Apart from the images, the entire listing below must be restated word for word.

################

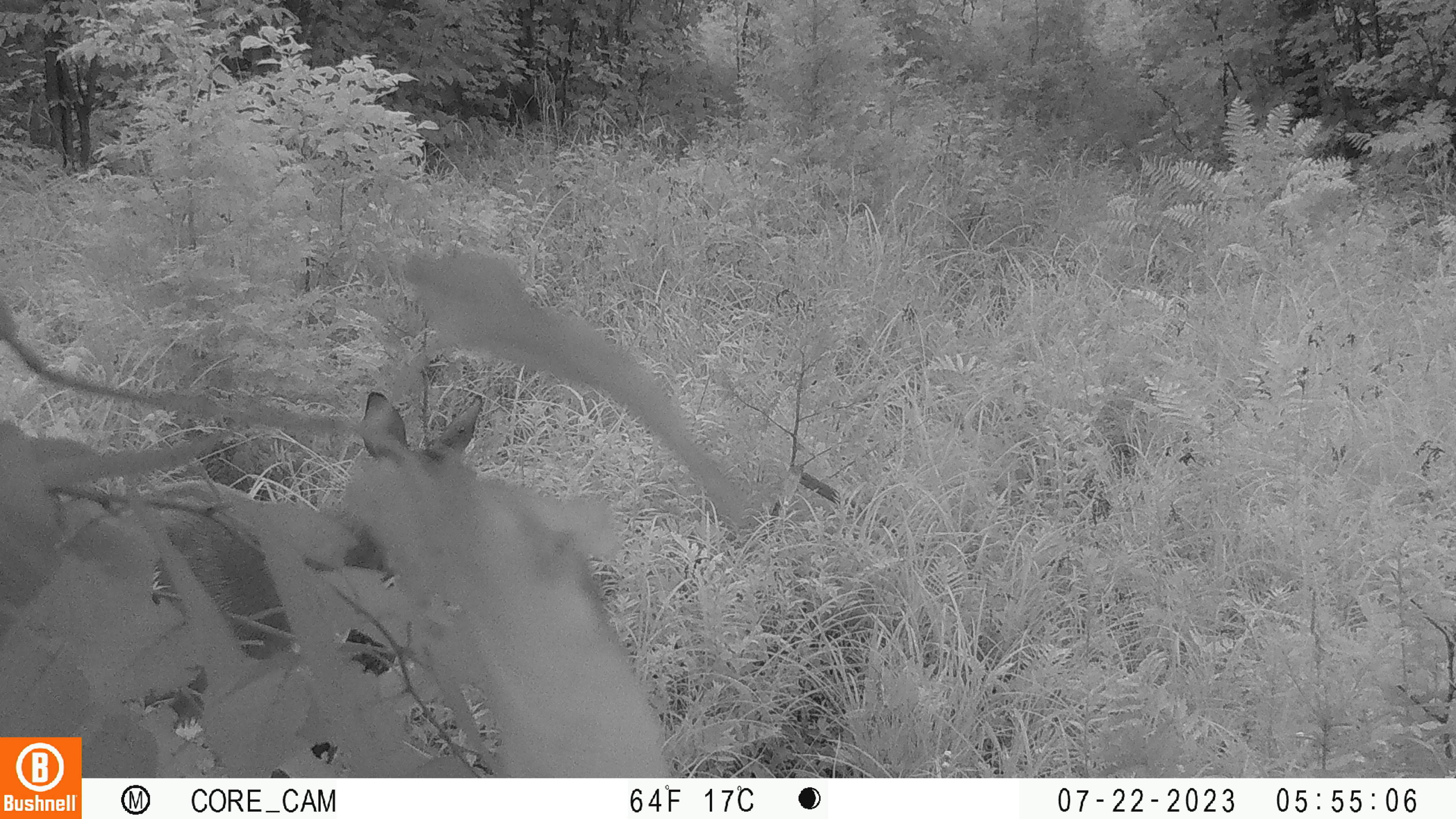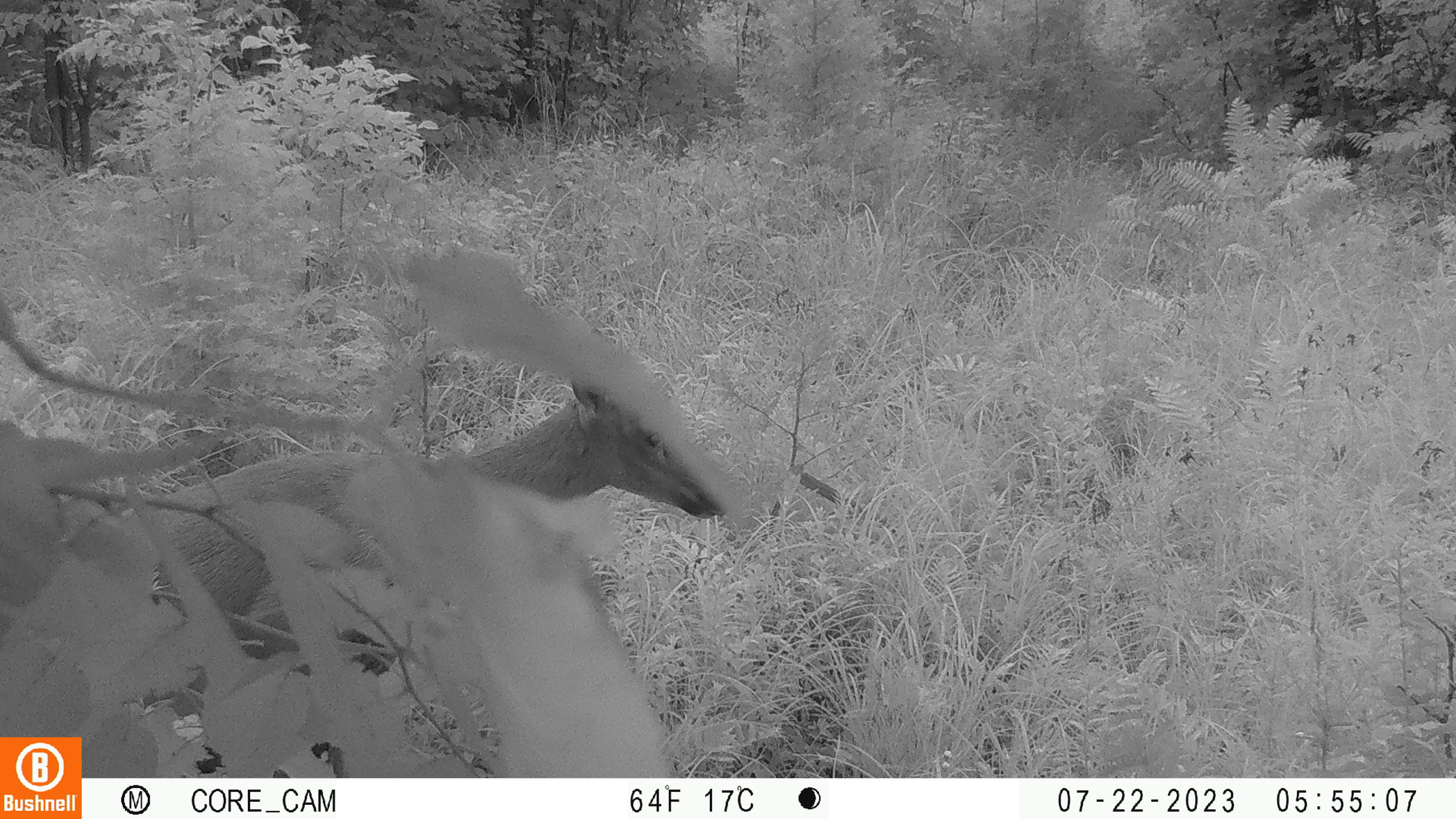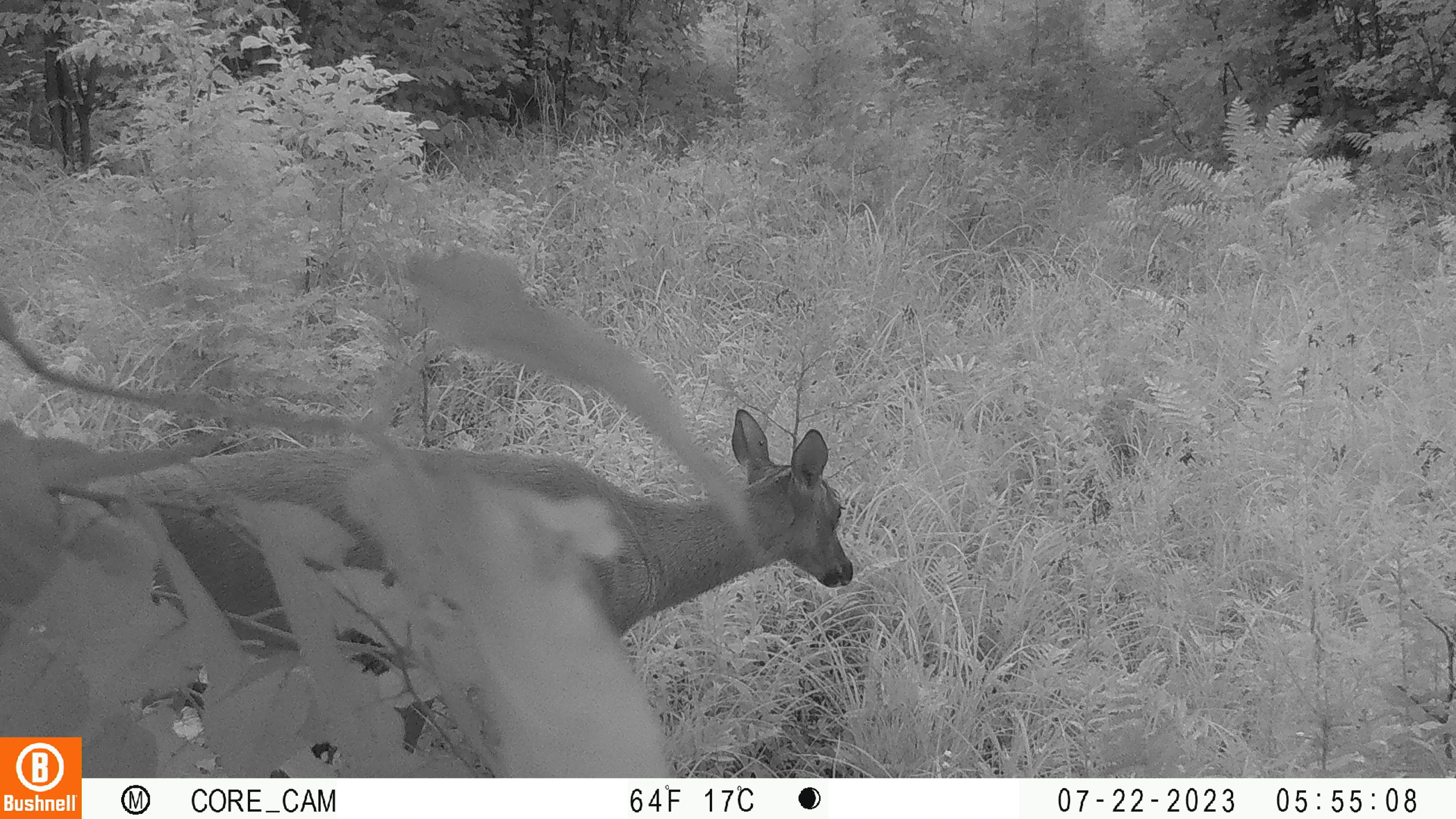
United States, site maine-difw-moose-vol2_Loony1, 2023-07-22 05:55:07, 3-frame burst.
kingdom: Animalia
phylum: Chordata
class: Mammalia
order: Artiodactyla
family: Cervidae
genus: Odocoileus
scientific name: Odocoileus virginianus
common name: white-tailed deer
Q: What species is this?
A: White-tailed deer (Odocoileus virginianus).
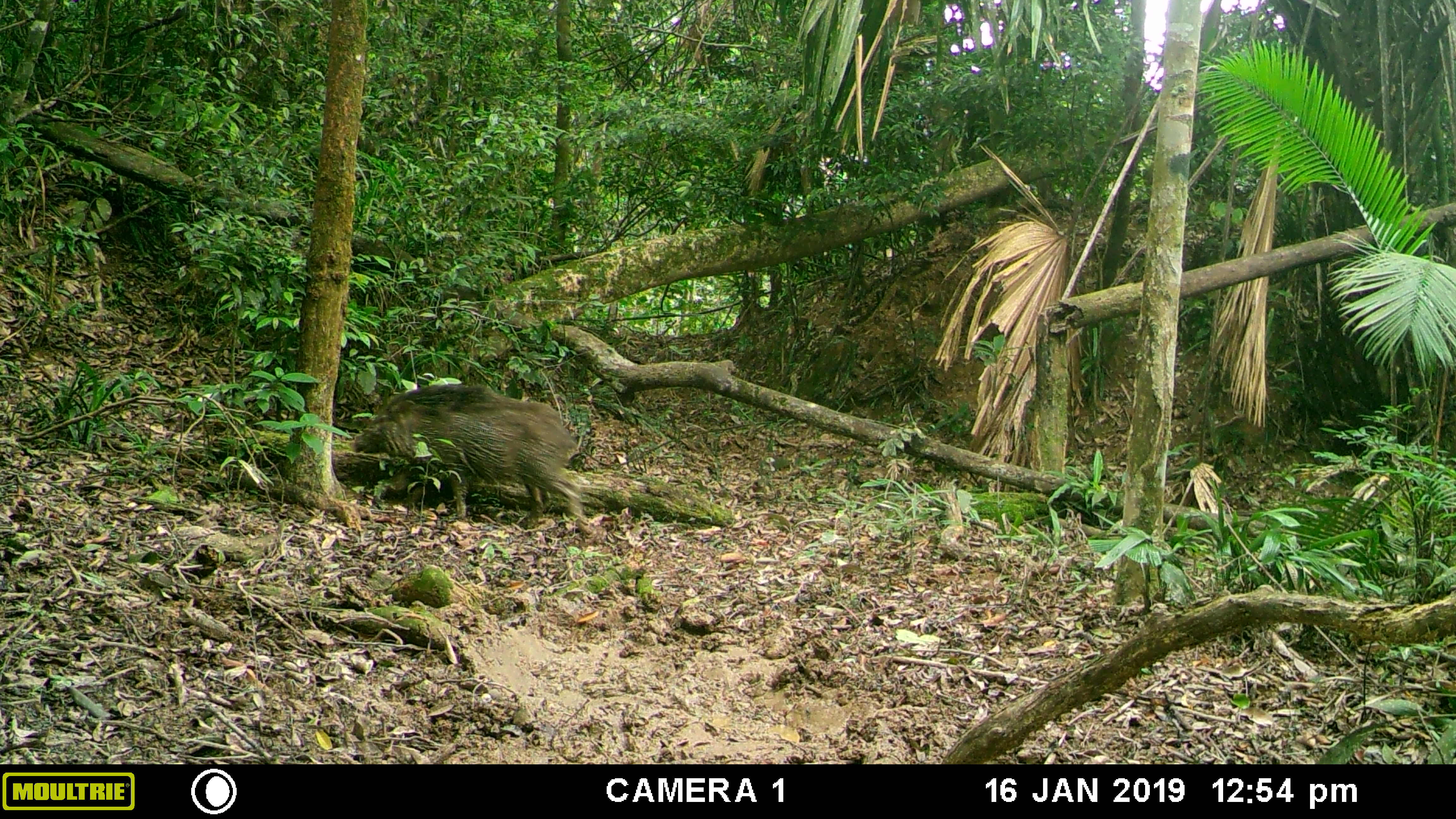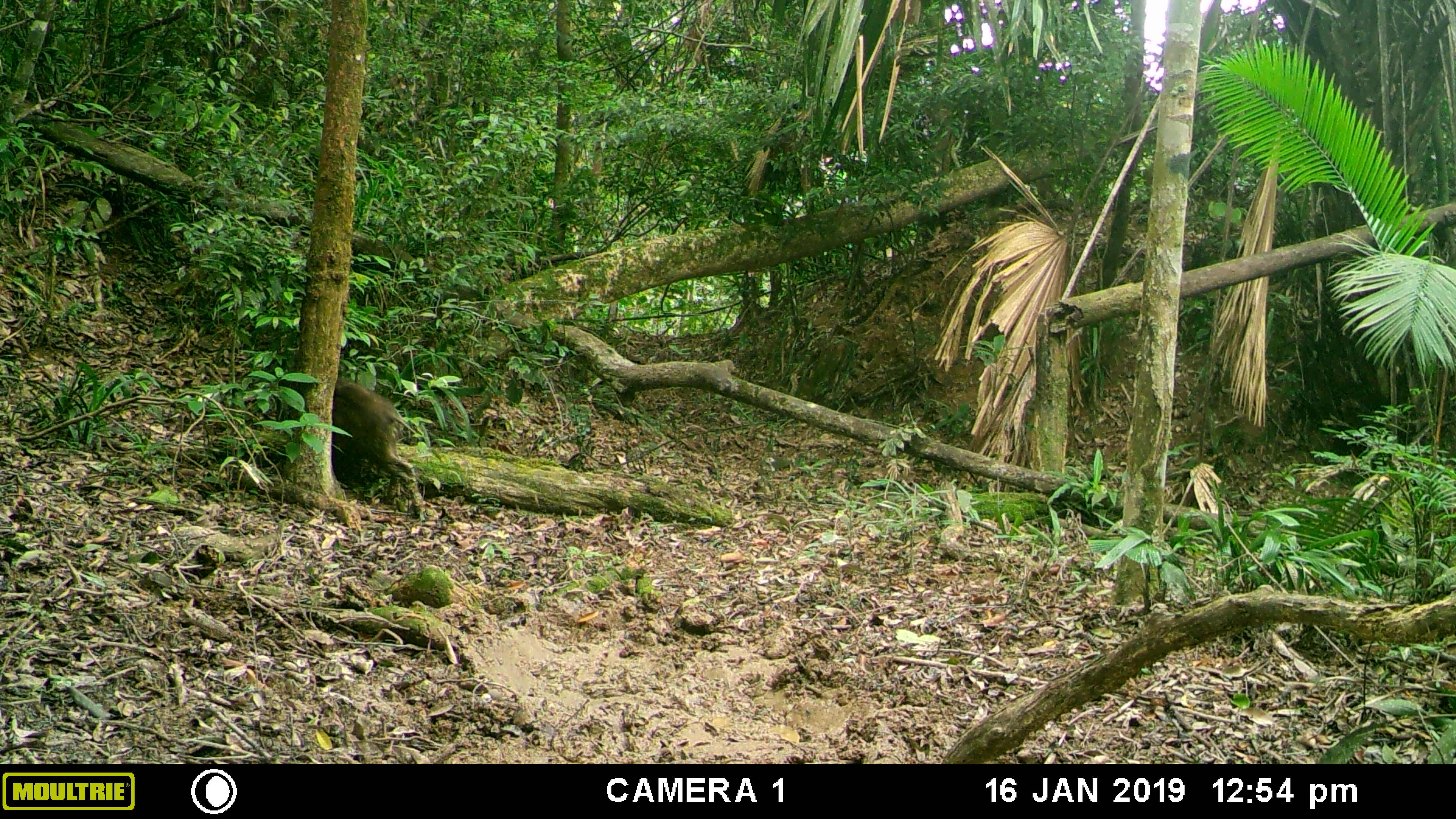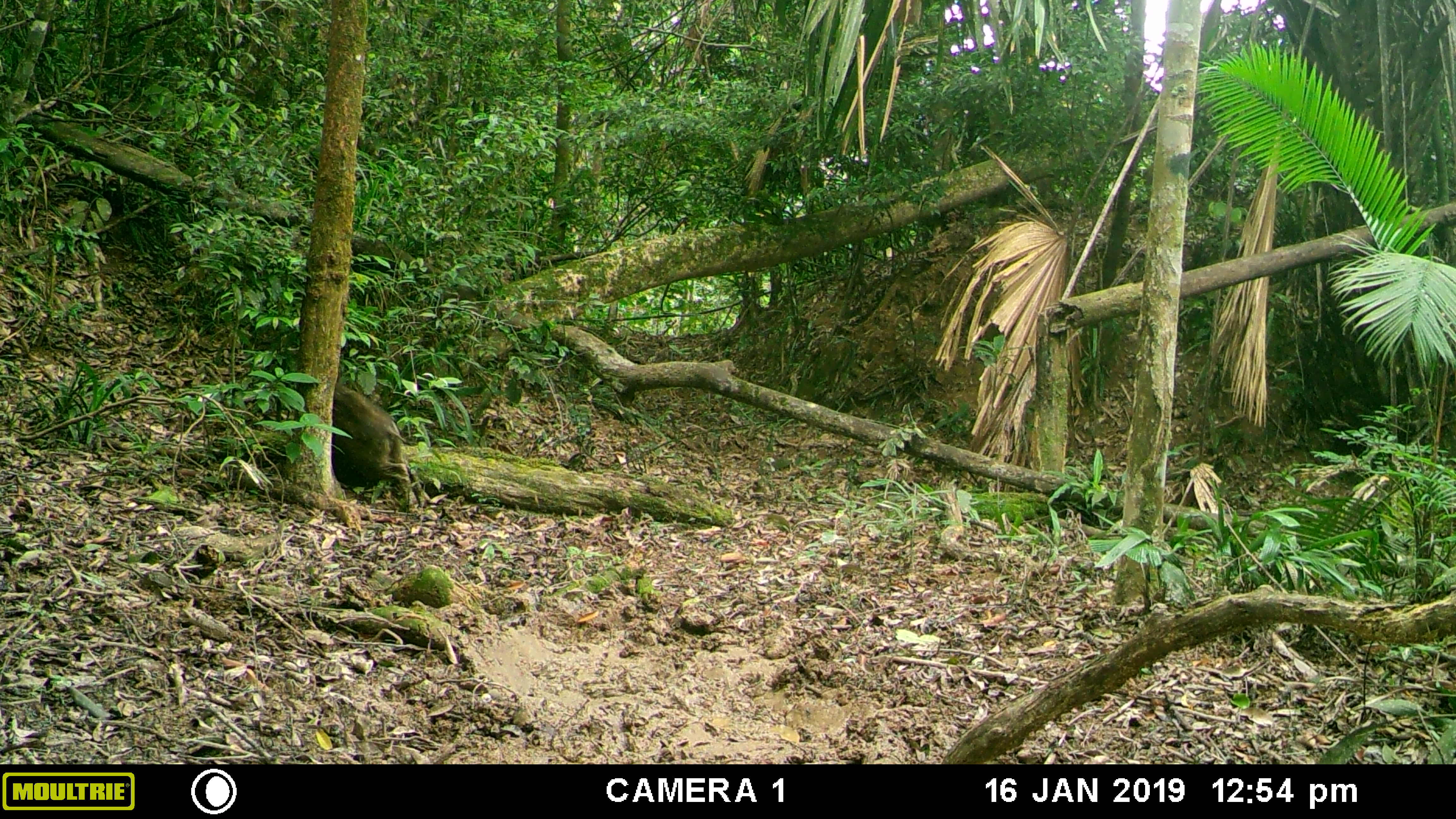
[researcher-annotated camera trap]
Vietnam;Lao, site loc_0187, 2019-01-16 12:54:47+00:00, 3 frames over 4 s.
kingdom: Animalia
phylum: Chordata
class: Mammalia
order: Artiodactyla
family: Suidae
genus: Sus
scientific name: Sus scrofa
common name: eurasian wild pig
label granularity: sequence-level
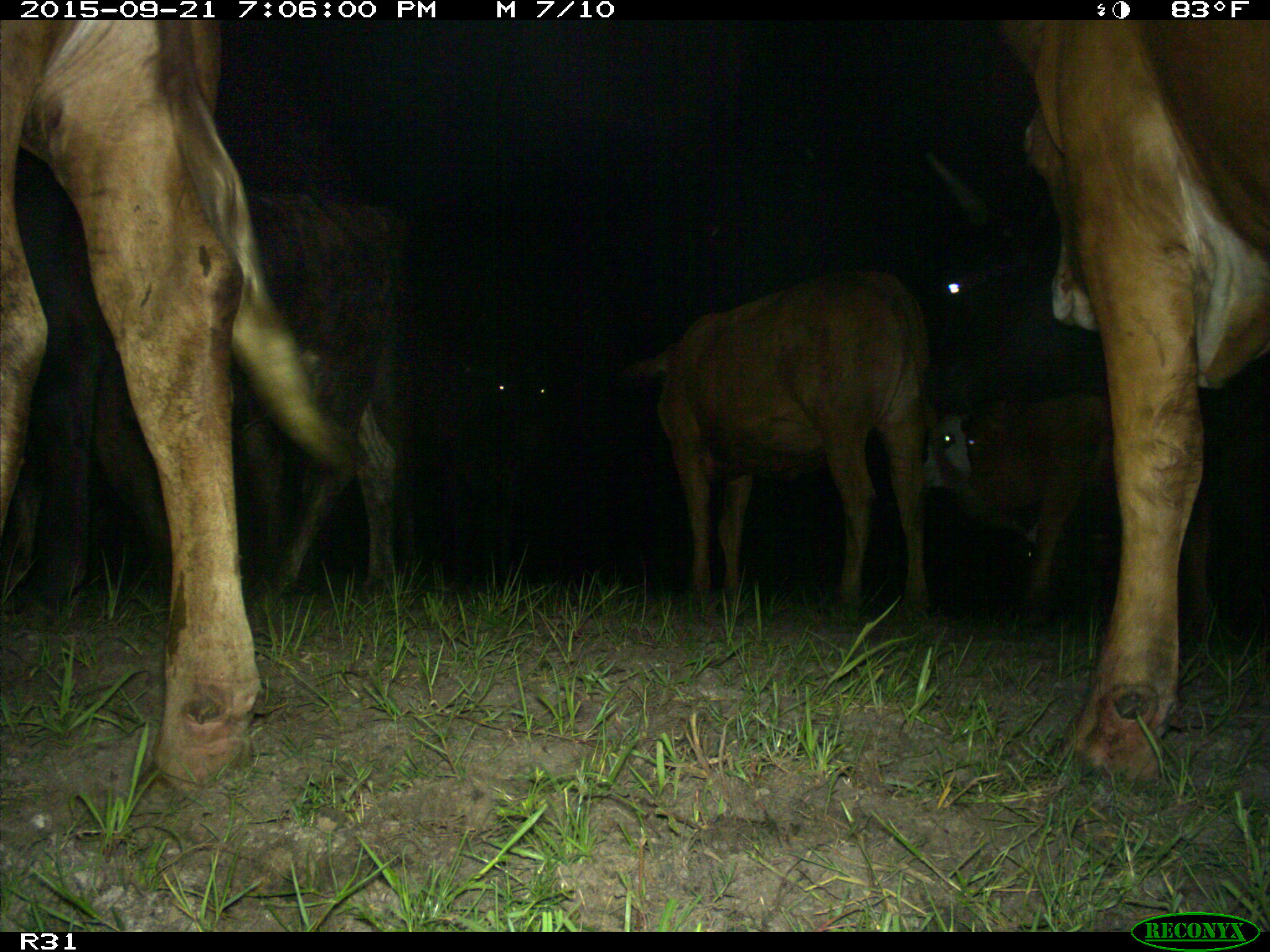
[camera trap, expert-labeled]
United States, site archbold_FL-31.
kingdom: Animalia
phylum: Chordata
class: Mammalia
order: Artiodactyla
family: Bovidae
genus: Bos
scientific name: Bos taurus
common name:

################

▶ **Finished task**
United States, site maine-difw-moose-vol2_Loony1, 2023-07-22 05:55:07, 3-frame burst.
kingdom: Animalia
phylum: Chordata
class: Mammalia
order: Artiodactyla
family: Cervidae
genus: Odocoileus
scientific name: Odocoileus virginianus
common name: white-tailed deer
Q: What species is this?
A: White-tailed deer (Odocoileus virginianus).
[researcher-annotated camera trap]
Vietnam;Lao, site loc_0187, 2019-01-16 12:54:47+00:00, 3 frames over 4 s.
kingdom: Animalia
phylum: Chordata
class: Mammalia
order: Artiodactyla
family: Suidae
genus: Sus
scientific name: Sus scrofa
common name: eurasian wild pig
label granularity: sequence-level
[camera trap, expert-labeled]
United States, site archbold_FL-31.
kingdom: Animalia
phylum: Chordata
class: Mammalia
order: Artiodactyla
family: Bovidae
genus: Bos
scientific name: Bos taurus
common name:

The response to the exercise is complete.